J’arrête de blablater et je reviens au dîner d’hier. Et au pourquoi de cet article surtout – si tant est que cet article ait un but particulier – je me disperse encore. C’est l’effet que ça fait quand on ne parle qu’avec des petits hommes de moins de quatre ans depuis trop longtemps…

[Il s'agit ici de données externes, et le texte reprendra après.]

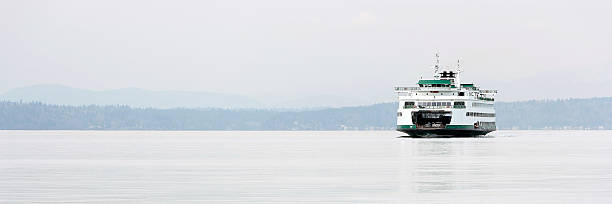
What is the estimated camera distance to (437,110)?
431 feet

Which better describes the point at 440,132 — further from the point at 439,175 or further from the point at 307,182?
the point at 307,182

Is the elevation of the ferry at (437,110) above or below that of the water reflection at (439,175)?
above

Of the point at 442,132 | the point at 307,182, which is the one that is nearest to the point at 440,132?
the point at 442,132

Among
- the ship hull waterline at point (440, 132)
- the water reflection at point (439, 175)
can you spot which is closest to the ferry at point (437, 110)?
the ship hull waterline at point (440, 132)

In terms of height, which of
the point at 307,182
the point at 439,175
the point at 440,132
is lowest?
the point at 307,182

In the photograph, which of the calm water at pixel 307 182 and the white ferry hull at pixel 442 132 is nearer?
the calm water at pixel 307 182

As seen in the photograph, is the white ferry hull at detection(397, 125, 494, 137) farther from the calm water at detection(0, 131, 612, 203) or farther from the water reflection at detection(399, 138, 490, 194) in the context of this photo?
the calm water at detection(0, 131, 612, 203)

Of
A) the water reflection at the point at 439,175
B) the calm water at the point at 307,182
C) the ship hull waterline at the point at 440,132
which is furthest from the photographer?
the ship hull waterline at the point at 440,132

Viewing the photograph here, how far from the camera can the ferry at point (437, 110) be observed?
13175cm

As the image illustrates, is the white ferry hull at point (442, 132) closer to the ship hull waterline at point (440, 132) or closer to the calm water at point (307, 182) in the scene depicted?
the ship hull waterline at point (440, 132)

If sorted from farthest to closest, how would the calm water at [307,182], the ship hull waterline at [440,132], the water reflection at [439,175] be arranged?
the ship hull waterline at [440,132]
the water reflection at [439,175]
the calm water at [307,182]

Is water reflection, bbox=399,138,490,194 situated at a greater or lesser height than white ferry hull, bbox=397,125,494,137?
lesser

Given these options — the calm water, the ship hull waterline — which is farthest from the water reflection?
the ship hull waterline

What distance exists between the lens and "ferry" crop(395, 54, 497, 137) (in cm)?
13175
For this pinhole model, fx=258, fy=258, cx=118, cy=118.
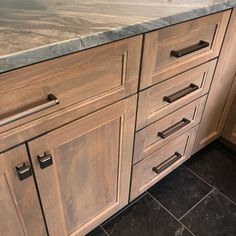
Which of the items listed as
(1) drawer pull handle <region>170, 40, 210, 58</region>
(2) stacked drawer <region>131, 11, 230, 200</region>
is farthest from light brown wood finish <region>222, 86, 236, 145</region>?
(1) drawer pull handle <region>170, 40, 210, 58</region>

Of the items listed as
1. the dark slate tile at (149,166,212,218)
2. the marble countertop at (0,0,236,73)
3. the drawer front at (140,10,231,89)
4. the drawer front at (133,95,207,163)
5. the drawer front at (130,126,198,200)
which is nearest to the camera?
the marble countertop at (0,0,236,73)

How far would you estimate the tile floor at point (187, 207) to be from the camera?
1188mm

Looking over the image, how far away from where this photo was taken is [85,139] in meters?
0.77

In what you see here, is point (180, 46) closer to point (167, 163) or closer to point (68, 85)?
point (68, 85)

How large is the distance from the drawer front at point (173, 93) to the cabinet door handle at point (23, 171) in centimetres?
41

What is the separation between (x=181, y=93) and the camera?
1007 mm

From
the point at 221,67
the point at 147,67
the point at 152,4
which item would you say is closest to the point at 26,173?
the point at 147,67

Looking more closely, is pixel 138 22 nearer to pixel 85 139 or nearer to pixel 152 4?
pixel 152 4

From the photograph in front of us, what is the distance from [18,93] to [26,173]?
22 centimetres

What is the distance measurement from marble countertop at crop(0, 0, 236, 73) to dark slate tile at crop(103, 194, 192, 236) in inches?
35.1

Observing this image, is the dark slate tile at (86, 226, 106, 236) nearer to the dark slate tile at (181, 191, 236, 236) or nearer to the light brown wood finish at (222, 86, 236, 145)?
the dark slate tile at (181, 191, 236, 236)

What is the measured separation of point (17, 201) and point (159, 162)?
682 mm

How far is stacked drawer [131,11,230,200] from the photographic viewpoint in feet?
2.71

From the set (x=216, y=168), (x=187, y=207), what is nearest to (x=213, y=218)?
(x=187, y=207)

Hier soir, je me suis rendue compte de trois choses :

  • Un divorce ça fait de sacrés dégâts et ça se voit au premier coup d’oeil. On se croit à l’abri puis un jour c’est la guerre. Je sais pour certains ça se passe bien. Pas souvent quand même. C’est la débâcle en nous et à défaut de vivre, on survit. On tient le coup pour les enfants, ils donnent un sens à tout le reste. Un divorce c’est une lente descente aux enfers. Il faut faire son deuil et ça prend du temps.
  • J’ai dépassé ce stade. Je suis loin de la fille désemparée et paumée que j’étais à l’époque, pleine de doutes, de peurs, la tête remplie de mauvais films, le cœur complètement broyé, l’énergie à plat. J’ai retrouvé mon sourire, ma joie de vivre. J’ai fait mon deuil. Et s’en rendre compte, ça file la pêche.
  • J’ai davantage confiance en moi et en l’avenir. Et j’ai bien envie de partager ça avec quelqu’un. Je me sens prête – c’est assez relatif tant que tu n’as pas sauté le pas – à faire de nouvelles rencontres « comment ? » – That is the question ! J’ai envie dire « on verra ».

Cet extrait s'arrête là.